Egypt’s Sisi calls for new measures against terrorism following assassination

Deputy Minister Ayoub Kara sends condolence letter to Egyptian president.

Abdul Fattah Sisi (photo credit: REUTERS)
Abdul Fattah Sisi
(photo credit: REUTERS)
Egyptian President Abdel Fattah al-Sisi called on Tuesday for new legal measures to crack down against an unrelenting Islamist insurgency.
He issued the call at the military funeral for a top public prosecutor who was assassinated in a bomb attack the day before.
“We’ll amend the legislation in a way that will enable us to enforce the law and justice as quickly as possible,” said Sisi while standing next to the family of Hisham Barakat, who security sources said was killed by a bomb in a parked car that was remotely detonated as he left his home.
“We’re facing terrorism, [and] therefore there must be laws that parallel that and trials that parallel that. We will not take five to 10 years to try those killing us,” said the Egyptian president.
“We will respect the law, but we will amend it so that it’s parallel to what we’re facing,” he added.
The government had announced a holiday on Tuesday to mark the anniversary of mass unrest that led to president Mohamed Morsi’s fall, but Sisi’s office canceled celebrations and Cairo streets remained largely empty. Judicial sources said the amendments would restrict the number of appeals to one from two and give judges the final say on which witnesses could testify. Amnesty International released a report on Tuesday accusing the authorities of jailing young activists to quell unrest, charges the government denies.
Barakat led the legal battle against the banned Muslim Brotherhood movement and was responsible for referring Morsi, top leader Mohamed Badie, and other Brotherhood leaders to trial, reported the Mada Masr website. Some of these trials ended with the death penalty verdicts. Barakat was chief prosecutor under former president Hosni Mubarak and was removed when Morsi came to power in 2012 and then reinstated after Morsi’s ouster.
The Brotherhood denies any link to violence and says it is committed to peaceful activism. Its spokesman said on the group’s Facebook page it rejected killing, but that responsibility for the attack on the public prosecutor lay with the authorities. In the wake of the assassination, the Tahrir Square’s Sadat metro station was closed on Tuesday after it had been reopened earlier this month following its closure since pro-Morsi protests were dispersed in 2013, Egyptian media reported.

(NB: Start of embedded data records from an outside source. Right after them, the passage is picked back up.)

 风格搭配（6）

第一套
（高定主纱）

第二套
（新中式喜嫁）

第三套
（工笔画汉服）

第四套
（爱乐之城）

Likud Deputy Minister Ayoub Kara, the acting minister of the Regional Cooperation Ministry, sent a condolence letter to Sisi regarding the senior official’s assassination, saying that “terrorism has become an existential threat to the world.”

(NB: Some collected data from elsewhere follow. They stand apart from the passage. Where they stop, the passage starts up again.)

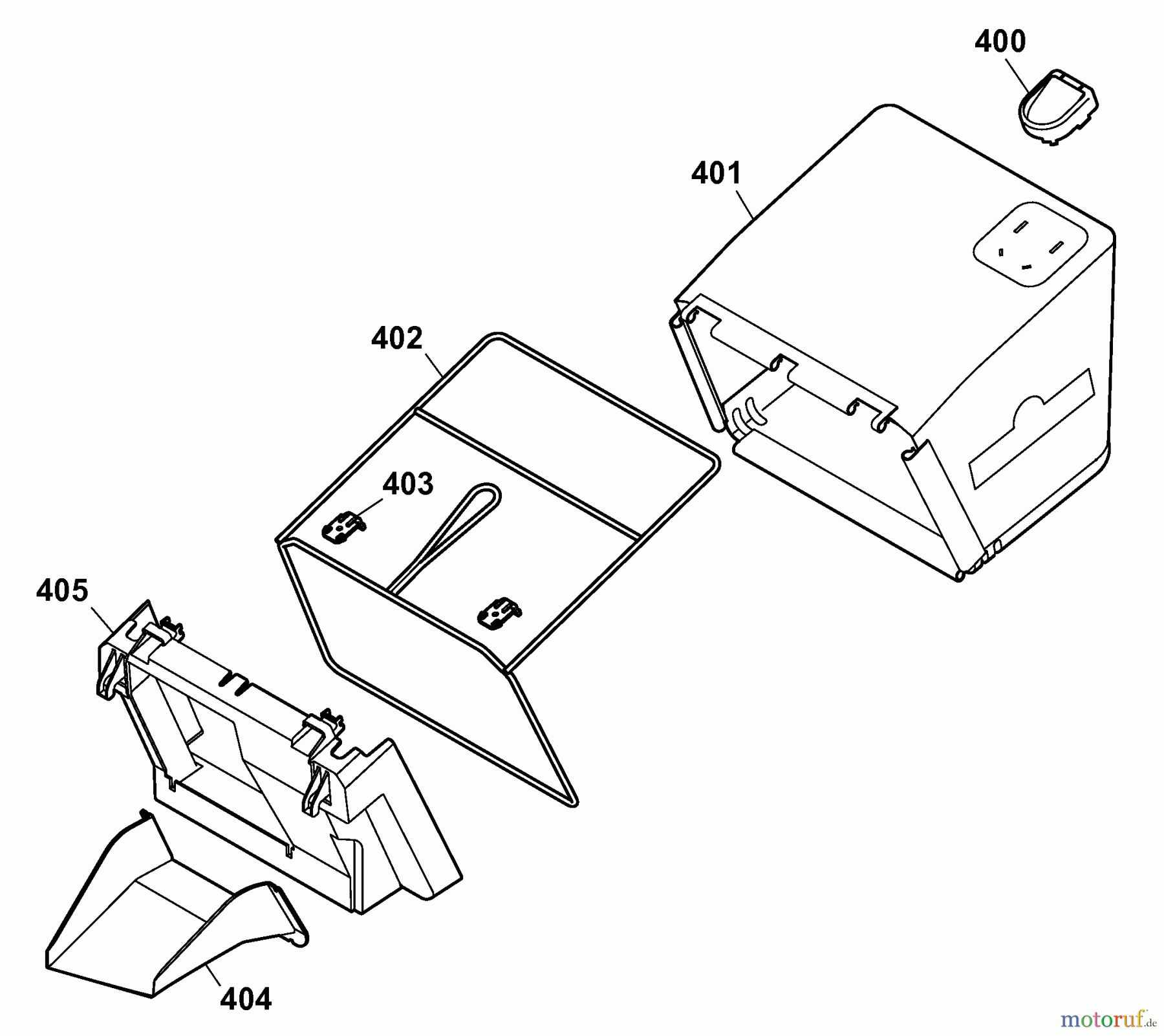 400
401
402
403
405
404
motoruf.de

Kara thanked Sisi on behalf of Israelis for his stand against religious extremism. Meanwhile, violence continued in Sinai on Tuesday as a mortar shell hit a house near a security base near Sheikh Zuweid, killing two children and wounding three, medical sources said, according to the Aswat Masriya website.The bodies of three others were found in the same area, according to tribal sources.
Separately, Foreign Minister Sameh Shoukry emphasized in a meeting on Tuesday with the Middle East Quartet the importance of countering terrorism and said that there would be “no stability and security in the region without a lasting and just solution to the Palestinian issue,” according to a Foreign Ministry statement sent to Daily News Egypt.
Shoukry also argued that it is of “critical importance to stop settlement activity in the occupied territories.”
The Middle East Quartet, comprising the United States, the United Nations, the European Union and Russia, has been seeking to mediate in the Israeli-Palestinian conflict since 2002.